## Trecho do documento
= = = = = = =
Endereço para correspondência Endereço para correspondência : Mônica Urroz Sanchotene R. Livramento, 409 - Santana Porto Alegre-RS CEP 90640-130

RESUMO

Este artigo apresenta a pesquisa na qual buscamos compreender a constituição das práticas pedagógicas através das teorias da ação. Nesse sentido, desenvolvemos um estudo de caso etnográfico em uma escola municipal de Porto Alegre. Obtivemos a colaboração de sete professores de educação física que se encontravam em momentos distintos da docência e observamos que as experiências vividas por eles influenciam fortemente sua prática pedagógica. Identificamos que os professores que problematizam suas práticas o fazem com o auxílio de teorias pedagógicas recentes. A pesquisa foi apresentada aos professores colaboradores como forma de validação do estudo e com o intuito de estabelecer um diálogo com os participantes, promovendo uma discussão sobre suas práticas.

Palavras-chave: Prática pedagógica; educação física; formação de professores; habitus; experiências vividas.

ABSTRACT

In the present study we seek to comprehend the constitution of pedagogic practices through the theories of action. In this sense, we have developed an ethnographical case study in a district school of Porto Alegre. We had the collaboration of seven physical education teachers who were in distinct moments of their teaching career and we observed that their life experiences strongly influence their pedagogic practices. We found out that the teachers who problematize their practices do so with the help of recent pedagogic theories. The research was presented to the collaborative teachers as a means of validating the study and with the intent of establishing a dialogue with the participants to promote a discussion on their practices.

Key words: Pedagogic practices; physical education; teacher training; habitus; life experience.
= = = = = = =
## Linhas listadas
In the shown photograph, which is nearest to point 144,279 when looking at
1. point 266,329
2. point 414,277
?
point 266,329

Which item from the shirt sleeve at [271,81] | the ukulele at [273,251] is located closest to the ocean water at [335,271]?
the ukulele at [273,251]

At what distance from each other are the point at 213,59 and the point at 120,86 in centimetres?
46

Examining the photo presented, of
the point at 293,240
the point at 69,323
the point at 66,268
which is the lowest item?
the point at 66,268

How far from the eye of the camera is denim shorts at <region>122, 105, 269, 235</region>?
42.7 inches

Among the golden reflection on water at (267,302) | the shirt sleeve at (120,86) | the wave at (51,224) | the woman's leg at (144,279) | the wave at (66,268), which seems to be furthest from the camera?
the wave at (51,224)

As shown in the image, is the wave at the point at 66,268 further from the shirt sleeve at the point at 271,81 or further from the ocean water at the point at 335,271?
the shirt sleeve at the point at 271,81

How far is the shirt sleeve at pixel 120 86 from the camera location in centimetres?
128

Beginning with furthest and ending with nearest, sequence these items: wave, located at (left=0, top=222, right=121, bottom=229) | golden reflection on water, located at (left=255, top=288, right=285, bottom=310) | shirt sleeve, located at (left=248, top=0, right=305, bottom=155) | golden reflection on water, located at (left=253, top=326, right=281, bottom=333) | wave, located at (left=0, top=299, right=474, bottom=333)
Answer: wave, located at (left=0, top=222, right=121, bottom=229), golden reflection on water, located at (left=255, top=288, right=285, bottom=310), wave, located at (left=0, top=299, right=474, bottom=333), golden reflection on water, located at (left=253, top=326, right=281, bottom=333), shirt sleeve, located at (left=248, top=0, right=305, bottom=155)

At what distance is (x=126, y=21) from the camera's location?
= = = = = = =
## Requisitos
1: Diga se cada afirmação abaixo está de acordo com o texto sobre práticas pedagógicas, respondendo sim ou não e citando literalmente as palavras do texto que decidem a questão. (a) O estudo foi realizado em uma escola municipal de Porto Alegre. (b) Participaram do estudo dez professores de educação física. (c) Os professores que problematizam suas práticas recorrem a teorias pedagógicas recentes.
2: Prossiga com o texto sobre práticas pedagógicas, começando logo depois do ponto em que ele termina.
As linhas constituem um material à parte, independente do texto sobre práticas pedagógicas.

## Respostas por tarefa
1:
(a) Sim: "desenvolvemos um estudo de caso etnográfico em uma escola municipal de Porto Alegre".
(b) Não: "Obtivemos a colaboração de sete professores de educação física".
(c) Sim: "os professores que problematizam suas práticas o fazem com o auxílio de teorias pedagógicas recentes".

2:
RESUMEN

En este artículo presentamos una investigación en la cual intentamos comprender la constitución de las prácticas pedagógicas a través de las teorías de la acción. En este sentido, desarrollamos un estudio de caso etnográfico en una escuela municipal de Porto Alegre. Hemos tenido la colaboración de siete docentes de educación física que se encuentran en diferentes momentos de la carrera docente y observamos que las experiencias vividas por éstos influencian de manera significativa en su práctica pedagógica. Identificamos que los docentes que problematizan sus prácticas lo hacen con la ayuda de las teorías pedagógicas recientes. La investigación fue presentada a los profesores colaboradores como forma de validación del estudio y con el intuito de establecer un diálogo con los participantes.

Palabras claves: Práctica pedagógica; educación física; formación de profesores; habitus; experiencias vividas.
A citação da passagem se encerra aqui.